# leopard gecko



## shutter13 (Jun 23, 2004)

My bro has a leopard gecko.. like 3-4'' in a 10g for a few weeks. Hes been feeding it mealies and crickets but the last few days it hasnt been eating, it got so bad we had to force feed the poor thing tonight







we just kinda opened its jaws and threw a cricket in.. i felt so bad for the lil guy









anyone know why he would just stop eating?


----------



## Burf (Nov 3, 2003)

firstly, you didn't need to be so hasty in force feeding him.
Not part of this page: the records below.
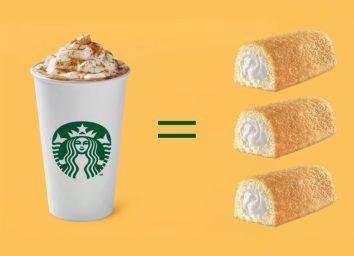 Starbucks Pumpkin Spice Latte has the same sugar count as three Twinkies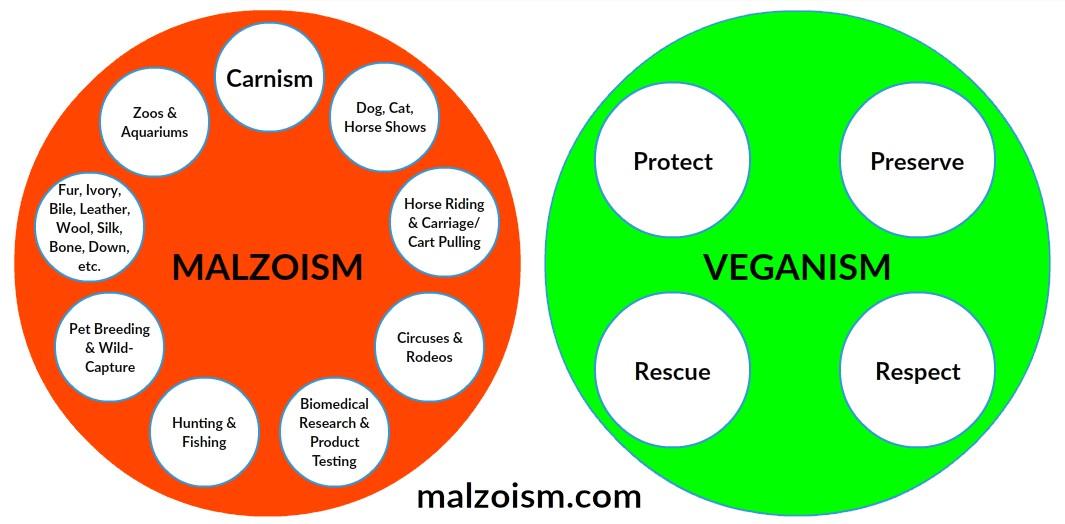 Malzoism vs Veganism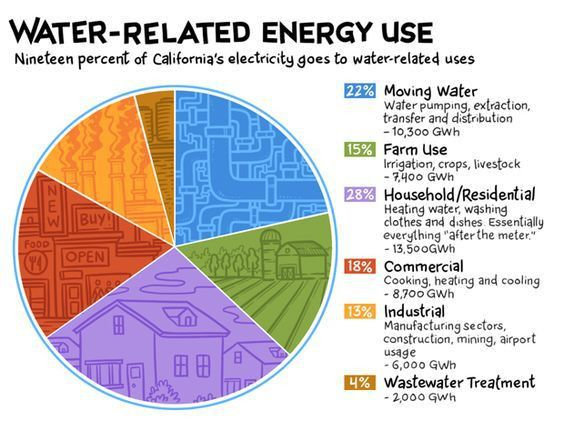 water-related energy use, pie chart with themed background ...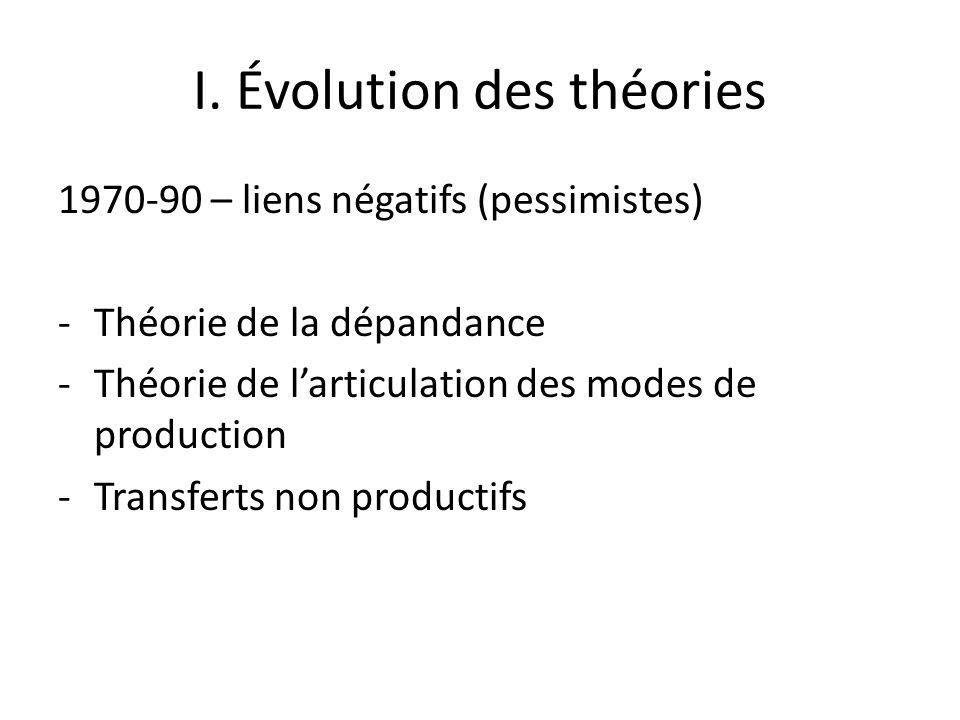 I. Évolution des théories 1970-90 – liens négatifs (pessimistes) -Théorie de la dépandance -Théorie de larticulation des modes de production -Transfer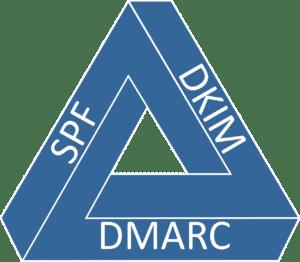 Spf Dkim Dmarc service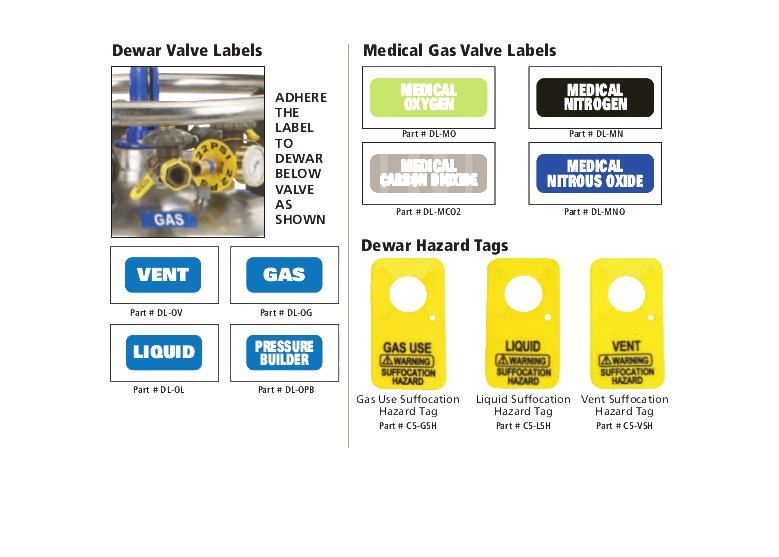 medical valve labels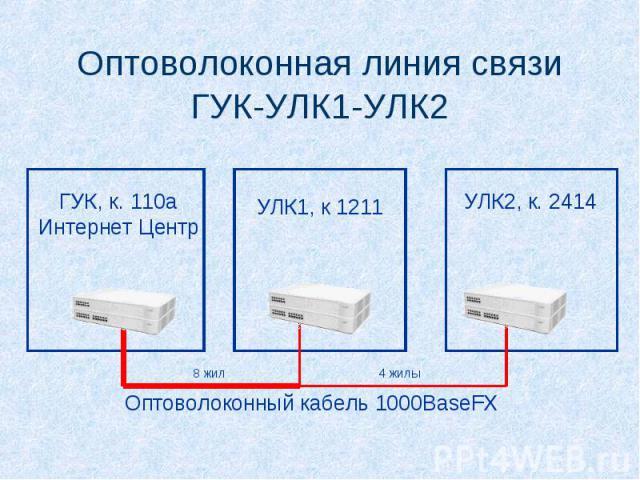 Оптоволоконная линия связи ГУК-УЛК1-УЛК2 ГУК, к. 110а Интернет Центр УЛК1, к 1211 УЛК2, к. 2414 Оптоволоконный кабель 1000BaseFX 8 жил4 жилы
Leopard gecko's are notorious for going without eating for long amounts of time. One of mine goes a week or two without being interested in food. As long as the animal is healthy and has a nice plump tail it should be ok.

If you do start to get desperate and feel that they really need to be fed, this is what to do:

1) Get a wax-worm and squish some of its guts out of its bum 
2) Rub its "mucky bum" on the gecko's nose. I find that when my geckos get anything on their face, they are very quick to lick it off.
3) When they have their mouth open to lick their faces, you might be able to slip the rest of the wax-worm into their mouth. If it wont let you do this, just keep on squeeezing those guts onto the gecko's mouth.
4) repeat this process untill the gecko has had a good meal. Do this for a few days.
5) After a while, the gecko should have regained its strength and start eating again.

You dont really need to use wax-worms, crickets or mealies should work just as well. The advantages of wax-worms are that they have a very high fat content. this is usually a disadvantage in most other situations but in this case they are great for rebuilding body weight. They are also very squishy, so its easy to squeeze outs the guts.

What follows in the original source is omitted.